Verblisterung mit Folie und Sterilisation
Im Anschluss an den Kunststoffspritzguss wurden die Teile in einem weiteren Reinraum zum fertigen Produkt assembliert und in einer Primärverpackung mit einer Folie verblistert. Diese Folie musste für Kontaminationen undurchlässig und für Gase durchlässig sein, da die Bauteile in einem Sterilisationsverfahren, direkt in der Primärverpackung, sterilisiert wurden.

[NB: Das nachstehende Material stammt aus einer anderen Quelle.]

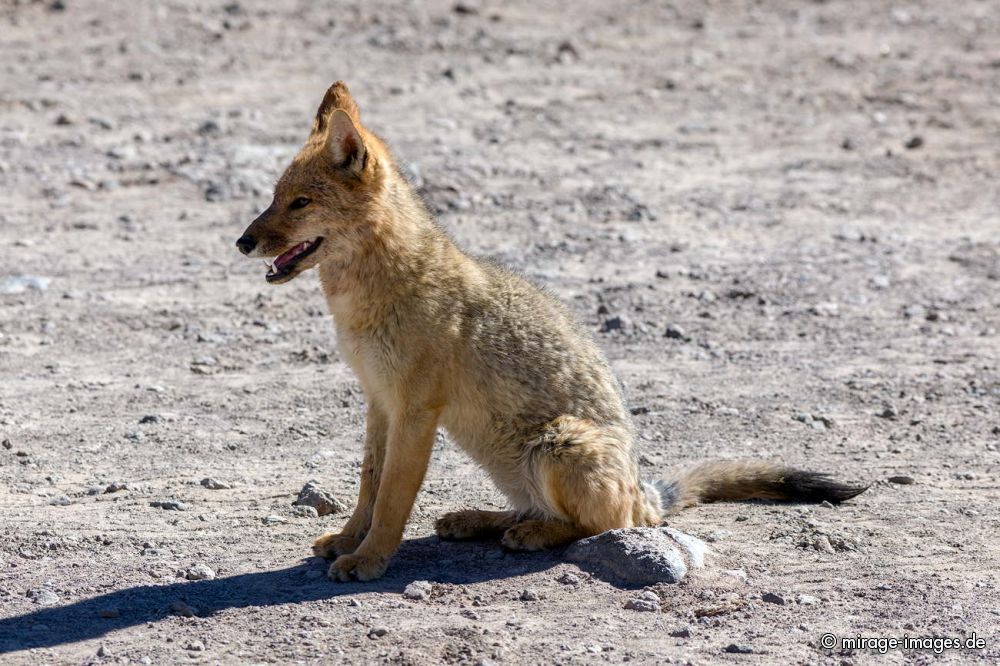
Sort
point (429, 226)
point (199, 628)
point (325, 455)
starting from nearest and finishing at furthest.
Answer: point (199, 628)
point (429, 226)
point (325, 455)

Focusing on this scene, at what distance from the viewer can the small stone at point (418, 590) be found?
246 inches

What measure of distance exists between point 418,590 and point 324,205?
1.80 m

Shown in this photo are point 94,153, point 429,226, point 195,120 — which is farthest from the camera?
point 195,120

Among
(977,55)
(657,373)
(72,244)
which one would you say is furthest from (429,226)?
(977,55)

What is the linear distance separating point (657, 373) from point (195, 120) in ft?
23.4

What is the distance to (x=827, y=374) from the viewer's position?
9664mm

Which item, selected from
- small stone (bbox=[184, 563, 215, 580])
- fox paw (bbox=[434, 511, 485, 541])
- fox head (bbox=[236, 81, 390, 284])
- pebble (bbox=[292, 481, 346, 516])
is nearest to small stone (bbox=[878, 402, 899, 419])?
fox paw (bbox=[434, 511, 485, 541])

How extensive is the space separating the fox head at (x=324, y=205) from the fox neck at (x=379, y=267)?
0.14ft

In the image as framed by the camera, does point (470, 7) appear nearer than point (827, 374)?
No

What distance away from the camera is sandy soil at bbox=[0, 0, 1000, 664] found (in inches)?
245

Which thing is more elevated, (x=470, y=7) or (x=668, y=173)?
(x=470, y=7)

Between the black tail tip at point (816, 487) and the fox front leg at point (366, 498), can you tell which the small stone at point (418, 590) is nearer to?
the fox front leg at point (366, 498)

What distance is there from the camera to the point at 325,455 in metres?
8.15

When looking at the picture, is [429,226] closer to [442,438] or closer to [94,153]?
[442,438]
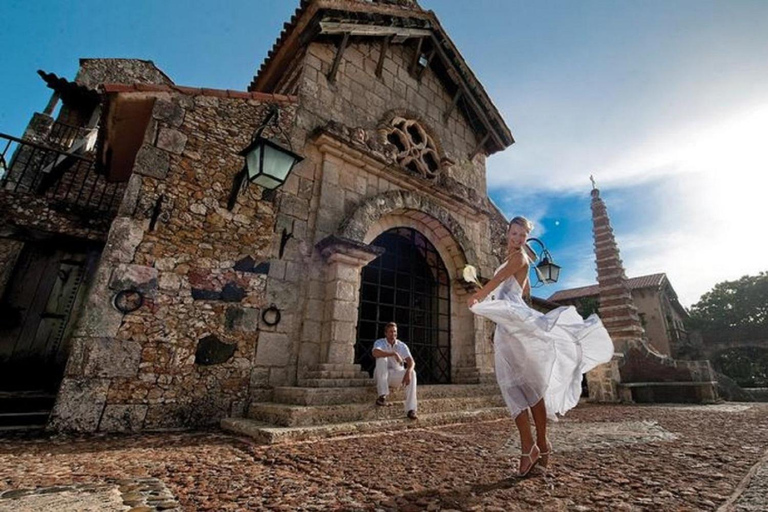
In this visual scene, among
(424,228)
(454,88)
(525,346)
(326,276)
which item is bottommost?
(525,346)

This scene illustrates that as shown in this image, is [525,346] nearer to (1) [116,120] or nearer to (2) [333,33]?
(1) [116,120]

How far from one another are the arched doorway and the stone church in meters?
0.04

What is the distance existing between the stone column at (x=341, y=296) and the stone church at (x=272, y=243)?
3 centimetres

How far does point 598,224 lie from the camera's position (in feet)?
48.2

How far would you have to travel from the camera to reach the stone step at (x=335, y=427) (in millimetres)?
3053

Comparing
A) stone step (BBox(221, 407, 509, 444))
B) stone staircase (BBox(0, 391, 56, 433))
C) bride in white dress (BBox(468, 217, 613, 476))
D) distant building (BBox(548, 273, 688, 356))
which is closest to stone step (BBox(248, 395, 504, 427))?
stone step (BBox(221, 407, 509, 444))

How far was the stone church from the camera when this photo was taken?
12.4 ft

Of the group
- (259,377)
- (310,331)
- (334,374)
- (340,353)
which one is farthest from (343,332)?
(259,377)

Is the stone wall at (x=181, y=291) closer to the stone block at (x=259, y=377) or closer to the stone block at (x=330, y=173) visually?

Überführung in die Serienproduktion
Die Begleitung eines Start-ups von den Anfängen bis zum Erfolg ist für uns der Königsweg bei der Entwicklung eines Produkts. Wenn wir frühzeitig einbezogen werden – wie es hier der Fall war –, können wir die Designs oder Prototypen, die uns vorgelegt werden, kunststoffgerecht optimieren und anpassen. Es gilt, eine solche „Erfindung“ serientauglich zu gestalten. Wir beraten dann zu Kunststoffen und Kunststoffmischungen, die eventuell besser geeignet sein könnten, und begleiten das Unternehmen so in die industrielle Produktion.